Text block:

▬▬▬▬▬▬▬▬▬▬

Light-driven homogeneous CO₂ reduction system
Our research focuses on the development of well-defined molecular catalyst systems for visible light driven CO₂ reduction. By integrating photosensitizers, molecular catalysts, and electron donors, efficient charge separation and transfer processes are achieved, enabling selective conversion of CO₂ into several value products. Through rational ligand design and tuning of metal centers, we aim to enhance catalytic efficiency, selectivity, stability and enhanced TON under operational conditions. This work aims to establish sustainable and tunable platforms for artificial photosynthesis, renewable fuel generation, and carbon-neutral technologies. Special emphasis is placed on understanding reaction mechanisms, electron transfer pathways, and catalyst structure property relationships to optimize performance.
Pyrovoltaics: Solar–Thermal Energy Harvesting
Study of nanocarbon framework (NCF)–based hybrid systems integrated with pyroelectric materials, where broadband light absorption and heat localization are coupled with temperature-dependent polarization to generate electrical output. This approach enables self-powered devices and sustainable energy technologies through efficient sunlight → heat → electricity conversion.

▬▬▬▬▬▬▬▬▬▬

Task item A: In the research overview on CO₂ reduction and pyrovoltaics, which three components does the CO₂ reduction system integrate to achieve efficient charge separation and transfer?
Task item B: Continue the research overview on CO₂ reduction and pyrovoltaics, picking up after its final sentence.

▬▬▬▬▬▬▬▬▬▬

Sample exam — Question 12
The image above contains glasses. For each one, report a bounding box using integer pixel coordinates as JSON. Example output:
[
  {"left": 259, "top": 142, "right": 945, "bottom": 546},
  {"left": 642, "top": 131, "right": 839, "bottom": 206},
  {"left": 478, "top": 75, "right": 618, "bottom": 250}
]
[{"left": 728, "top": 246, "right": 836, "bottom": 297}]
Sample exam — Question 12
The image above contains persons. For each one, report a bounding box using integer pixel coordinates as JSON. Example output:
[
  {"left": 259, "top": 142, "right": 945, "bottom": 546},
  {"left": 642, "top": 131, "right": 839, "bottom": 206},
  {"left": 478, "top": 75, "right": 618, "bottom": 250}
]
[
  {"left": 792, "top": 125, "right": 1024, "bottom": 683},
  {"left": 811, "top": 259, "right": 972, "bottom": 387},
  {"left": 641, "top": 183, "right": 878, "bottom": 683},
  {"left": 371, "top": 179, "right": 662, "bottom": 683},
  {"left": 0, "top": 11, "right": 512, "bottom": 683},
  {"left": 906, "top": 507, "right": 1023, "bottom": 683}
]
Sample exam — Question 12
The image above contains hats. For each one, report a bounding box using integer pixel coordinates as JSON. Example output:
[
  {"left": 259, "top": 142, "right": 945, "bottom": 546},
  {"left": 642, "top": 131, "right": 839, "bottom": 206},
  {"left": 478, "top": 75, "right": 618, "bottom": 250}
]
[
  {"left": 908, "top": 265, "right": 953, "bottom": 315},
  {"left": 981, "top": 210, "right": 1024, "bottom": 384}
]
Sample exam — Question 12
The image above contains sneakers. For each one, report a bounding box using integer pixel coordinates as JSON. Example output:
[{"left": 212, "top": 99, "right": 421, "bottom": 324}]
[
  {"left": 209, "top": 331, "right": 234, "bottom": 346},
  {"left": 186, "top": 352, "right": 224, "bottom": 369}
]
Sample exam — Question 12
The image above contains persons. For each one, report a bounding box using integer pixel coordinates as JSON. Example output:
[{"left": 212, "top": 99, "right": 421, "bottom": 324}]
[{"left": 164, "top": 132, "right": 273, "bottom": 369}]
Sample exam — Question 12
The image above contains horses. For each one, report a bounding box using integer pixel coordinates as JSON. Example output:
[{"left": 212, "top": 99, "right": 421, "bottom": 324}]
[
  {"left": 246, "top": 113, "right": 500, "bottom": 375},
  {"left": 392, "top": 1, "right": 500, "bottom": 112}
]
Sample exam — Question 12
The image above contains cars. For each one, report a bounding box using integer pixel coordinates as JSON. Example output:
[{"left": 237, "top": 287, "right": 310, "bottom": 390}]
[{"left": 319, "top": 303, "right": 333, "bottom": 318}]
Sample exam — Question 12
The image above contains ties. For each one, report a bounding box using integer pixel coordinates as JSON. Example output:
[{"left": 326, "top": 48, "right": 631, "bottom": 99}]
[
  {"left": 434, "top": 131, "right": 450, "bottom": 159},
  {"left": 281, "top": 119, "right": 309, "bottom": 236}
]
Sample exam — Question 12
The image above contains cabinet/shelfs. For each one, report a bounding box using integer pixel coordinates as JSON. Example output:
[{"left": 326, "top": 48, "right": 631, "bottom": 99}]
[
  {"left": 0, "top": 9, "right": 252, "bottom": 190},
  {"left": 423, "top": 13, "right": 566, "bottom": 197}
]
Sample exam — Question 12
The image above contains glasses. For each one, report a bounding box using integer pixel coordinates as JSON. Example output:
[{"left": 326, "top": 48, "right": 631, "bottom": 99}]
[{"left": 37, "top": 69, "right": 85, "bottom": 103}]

▬▬▬▬▬▬▬▬▬▬

Final answer A: Photosensitizers, molecular catalysts, and electron donors.

Final answer B:
Solar-Thermal Pyroelectric Energy Harvesting
Our research focuses on the development of nanocarbon framework (NCF)–based hybrid systems integrated with pyroelectric materials for solar-driven energy harvesting. By exploiting the broadband light absorption and efficient heat localization of NCFs, we enable strong coupling with temperature-dependent polarization in pyroelectric materials, leading to direct electrical energy generation.
By designing hybrid systems that convert:
solar energy → thermal energy → electrical energy,
This work aims to establish efficient, lead-free, and scalable platforms for self-powered devices, thermal sensors, and sustainable energy technologies. Special emphasis is placed on understanding the structure–property relationship, interfacial heat transfer, and dipole dynamics to optimize device performance under real-world conditions.